Les ex-Googlers qui veulent éduquer les gosses avec une IA qui pense en secret

Tu connais le refrain : des ex-Googlers lèvent des fonds pour « réinventer l’éducation » avec une IA. Cette fois, c’est Sparkli qui débarque avec son appli d’apprentissage en « expédition » pour gamins. Leur pitch ? Les systèmes éducatifs sont à la ramasse sur des trucs comme le design de compétences, la littératie financière ou l’entrepreneuriat. Alors, ils balancent une IA pour combler le gap. Encore une startup qui promet de sauver le monde en remplaçant les profs par des algos. Ça sent le coup marketing à plein nez.

Mais creuse un peu. Parce que pendant que Sparkli fait sa com’ sur l’éducation, y a un autre débat qui mijote dans les labos : comment les IA apprennent à penser en secret. Je te parle pas de conspirations, je te parle de processus internes opaques, de boîtes noires qui pondent des réponses sans qu’on sache d’où ça sort. L’article de Nick Andresen sur Substack, discuté sur Hacker News, pointe du doigt ce foutoir. Les modèles deviennent tellement complexes que même leurs créateurs ont du mal à tracer leur raisonnement. Le comble ? On veut confier l’éducation des mômes à des systèmes dont on comprend à peine le fonctionnement. La blague.

Sparkli, fondée par des anciens de Google, joue la carte de l’innovation bienveillante. Ils veulent créer des « expéditions » d’apprentissage où l’IA guide les enfants à travers des concepts modernes. Ça a de la gueule dit comme ça, mais en pratique, tu te demandes quelle idéologie est codée dans ces algos. Parce que oui, une IA qui enseigne, c’est pas neutre. Elle véhicule des biais, des présupposés, une vision du monde. Et quand elle « pense en secret », comment tu vérifies qu’elle balance pas de la merde à tes gosses ?

Les commentaires sur Hacker News, même s’ils sont rares, soulèvent des questions pertinentes. Est-ce qu’on veut vraiment externaliser l’éducation à des boîtes noires algorithmiques ? Surtout quand les acteurs du secteur, comme OpenAI ou Google, sont régulièrement épinglés pour leur opacité. Sparkli pourrait bien reproduire les mêmes travers, enrobés dans un packaging éducatif qui fait « safe for kids ».

Le vrai problème, c’est pas que Sparkli existe.

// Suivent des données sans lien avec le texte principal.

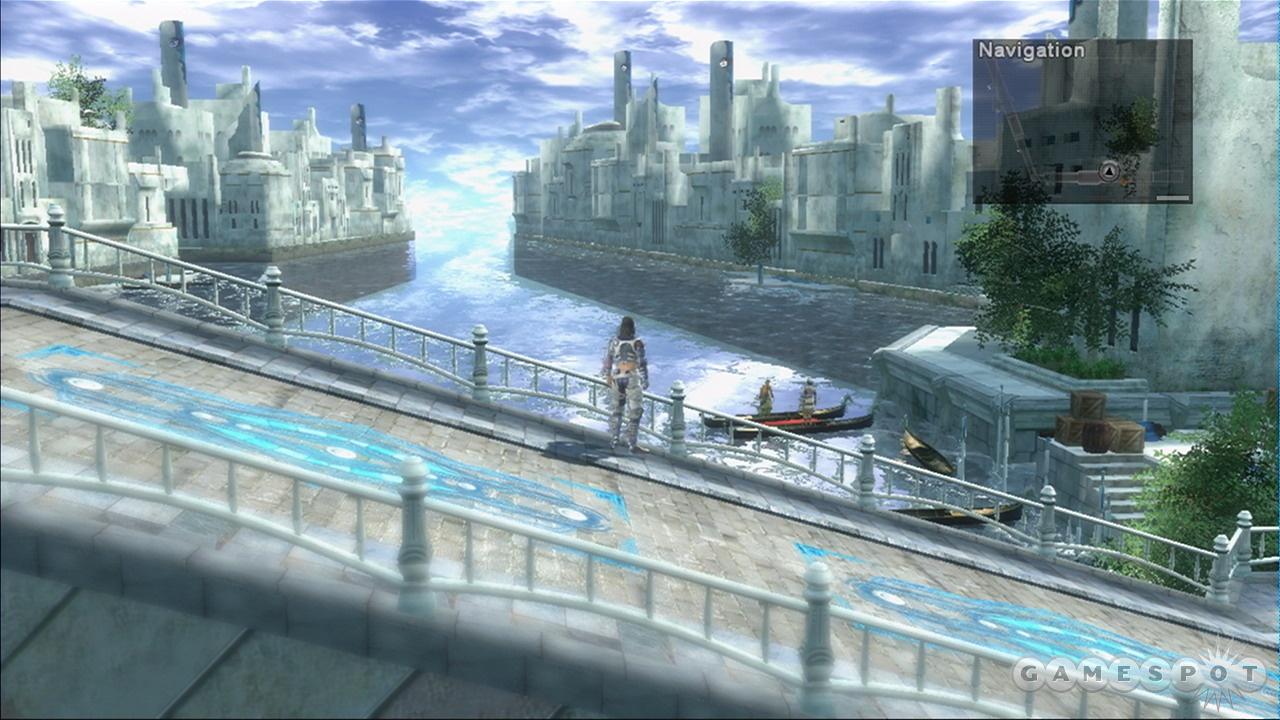 1280x720 Lost Odyssey Review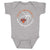 Jalen Brunson Kids Baby Onesie | 500 LEVEL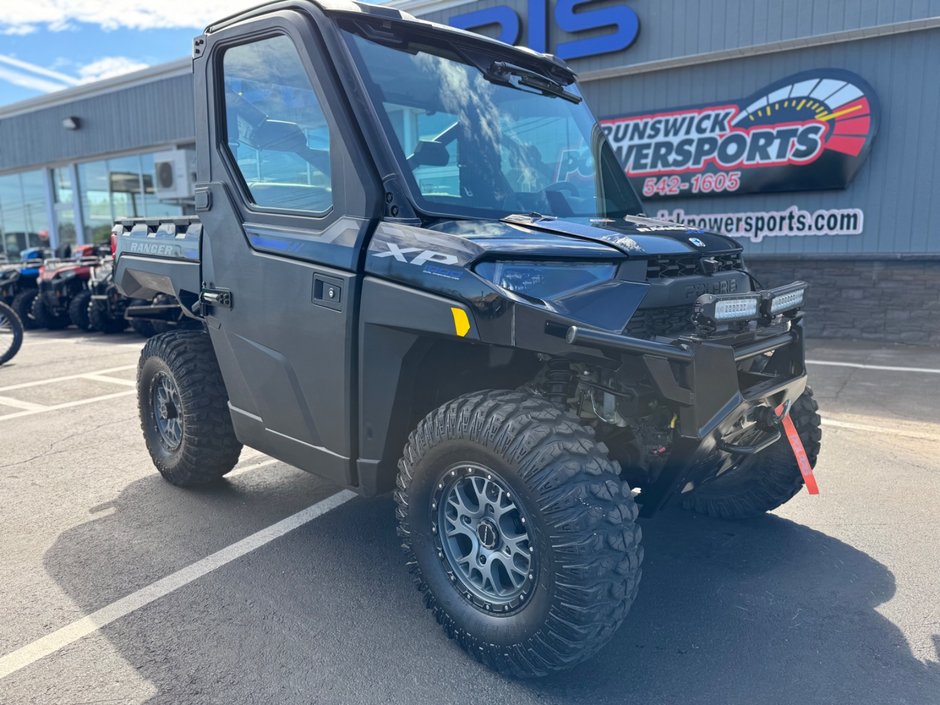 2024 Polaris RANGER 1000 XP NORTHSTAR ULTIMATE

C’est que le secteur de l’IA avance à toute blinde sur des terrains glissants comme l’éducation, sans transparence sur comment ces modèles raisonnent. Tu as des startups qui surfent sur la hype pour vendre des solutions miracles. Et puis des chercheurs qui alertent sur l’opacité croissante des systèmes. Et au milieu, les parents qui vont peut-être gober le storytelling sans se poser les bonnes questions.

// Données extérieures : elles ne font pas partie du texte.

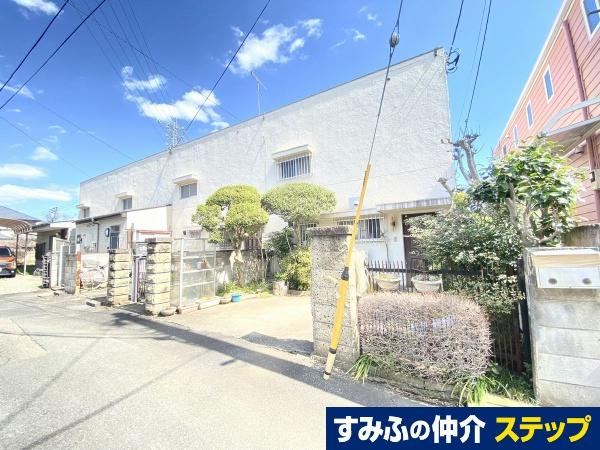 2LDK Home in Serene Asama Town, Fuchu - Photo 1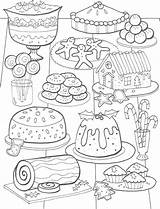 Coloring Pages Of Junk Food At GetColoringscom  Free Printable sketch template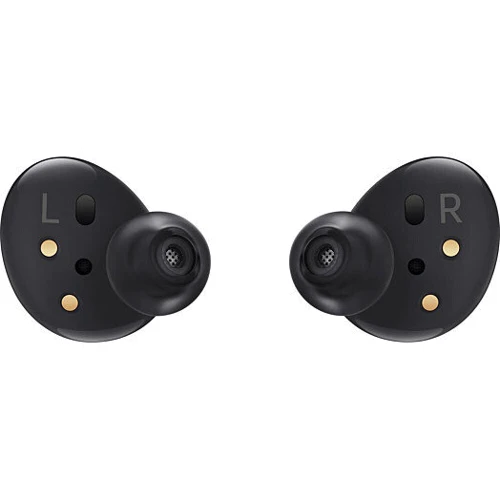 Наушники Samsung Galaxy Buds2 Graphite (SM-R177NZKA): Тип крепления без креплений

Tu te souviens de toutes ces promesses de l’IA dans l’éducation ? Combien ont tenu ? Sparkli a du pain sur la planche pour prouver que c’est plus qu’un jouet marketing. En attendant, le débat sur la pensée secrète des IA reste l’éléphant dans la pièce. On confie l’avenir des gosses à des machines dont on ne comprend pas les rouages. C’est pas un peu flippant ?

Parce que si Sparkli réussit, ça ouvre la porte à une privatisation de l’éducation par des acteurs tech peu regardants sur l’éthique. Mais si ça plante, ce sera encore un échec de plus qui discréditera les vraies innovations. Dans les deux cas, on perd. Alors, avant de sauter dans le train en marche, pose-toi la question : est-ce qu’on a vraiment besoin d’une IA pour apprendre aux mômes à gérer leur thune, ou est-ce qu’on pourrait juste améliorer les programmes scolaires ? Parce que parfois, la solution la plus simple, c’est de revenir aux bases, pas d’ajouter une couche de technologie opaque.

Au final, Sparkli pourrait bien être le prochain exemple de comment ne pas faire de l’IA dans l’éducation. À moins qu’ils ne sortent de l’opacité et montrent patte blanche. Mais bon, dans un secteur où même les géants jouent à cache-cache avec la transparence, j’ai pas trop d’espoir.